Count how many lines in the following items contain the string "below", and reply with that number alone.

#### Material provided
⟨

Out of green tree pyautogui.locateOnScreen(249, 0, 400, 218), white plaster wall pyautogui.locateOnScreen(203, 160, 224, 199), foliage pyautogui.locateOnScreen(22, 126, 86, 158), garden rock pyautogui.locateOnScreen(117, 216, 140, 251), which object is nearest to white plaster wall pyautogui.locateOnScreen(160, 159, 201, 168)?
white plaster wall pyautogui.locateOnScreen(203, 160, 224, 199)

⟩
⟨

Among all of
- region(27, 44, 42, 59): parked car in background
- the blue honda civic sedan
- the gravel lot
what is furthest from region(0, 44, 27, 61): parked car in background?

⟩
⟨

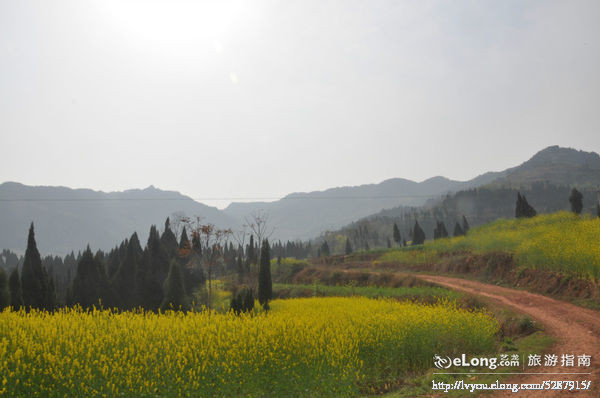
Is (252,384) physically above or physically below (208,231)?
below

⟩

#### Exercise output
2